After a friend from church trekked the Camino de Santiago in Spain and returned with medals for Rizzuto, she designed anklets with a shell, the symbol of that pilgrimage.
And after seeing how much her daughter enjoyed wearing bows that matched the color of the liturgical season, Rizzuto worked with two more friends from her parish, St. Leo the Great Church in Fairfax, Virginia, to make a graphic of the liturgical calendar and hair ribbons in each color.
The inspiration for new products and the materials needed to create them come from all over. “It’s not all my ideas. I’m just the instrument,” she told the Arlington Catholic Herald, newspaper of the Diocese of Arlington.
Rizzuto was always interested in the arts, but for many years she preferred singing to precious stones and golden chains. When her Florida high school discontinued its arts program, she got her GED certificate and began college at the nearby performing arts school before graduating from the Crane School of Music in Potsdam, New York, in 2007.

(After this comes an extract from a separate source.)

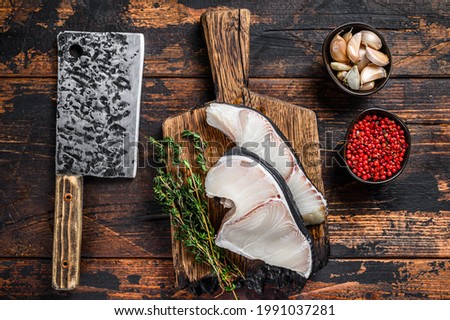 Blue Shark raw fish steaks on a cutting board with cleaver. Dark wooden background. Top view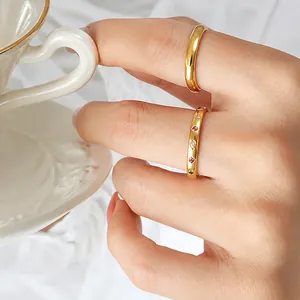 Detailed view of a gold-plated ring with red, green, and clear stones on a hand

In between undergraduate and graduate school, she studied in Rochester, New York, where she met her future husband, Tony, who was stationed there with the U.S. Air Force.

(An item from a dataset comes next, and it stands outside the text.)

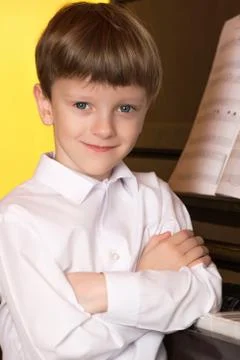 Boy piano. Piano player. Stock Photos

Tony’s witness eventually brought Rizzuto, who was Protestant, into the Catholic Church a few months before their marriage.
She was on the faculty of a medical school, working to help singers who had injured their voices get back into performing, when she decided to leave this line of work, believing God was preparing her for something else.
A few months later, she was pregnant with their second child and she and her husband learned they were going to lose the baby at 12-weeks gestation.
Rizzuto said after explaining what happened to their daughter, who had been at the ultrasound appointment, she and her husband said the baby was in heaven and “our job as a family is to try to get there so we can be together again.”
She gave birth to their miscarried child, Francis, at home. Later, she also miscarried another baby, Claire, and through the organization A Mom’s Peace, they buried both babies at the St. Benedict Monastery in Bristow, Virginia. Since then, they have had another child, Leo, who is 2.
Once again, Rizzuto began to create, not with beads but with boxes filled with the things to help a woman get through the miscarriage spiritually, emotionally and physically. The bereavement boxes, which are now available on her Etsy site, include Epsom salts, pads, gauze, tea, twinkling lights and a prayer card with a quote from St. Zelie Martin: “We shall find our little ones again up above.”
She mails one or two boxes out a month to women free of charge and funded in part from the shop sales. Some families have volunteered to purchase supplies that cover the rest.
“We’ve received messages from women and families that it’s been very healing for them to provide for other women who are going through this,” she said.
Rizzuto’s losses not only inspired the boxes but the jewelry, too. There’s a necklace inscribed with the St. Zelie quote as well as a necklace featuring St. Catherine of Sweden, the patron saint of miscarriages. “People want something to help them remember their little ones,” she said.
With her work, she said, she is seeking to encounter God through the saints, while stringing together bracelets, and she’s praying she strings others along with her.
“Tangible, beautiful things can really orient our hearts to (God) because he is good, true and beautiful,” she said. “That’s what I strive to do with my jewelry.”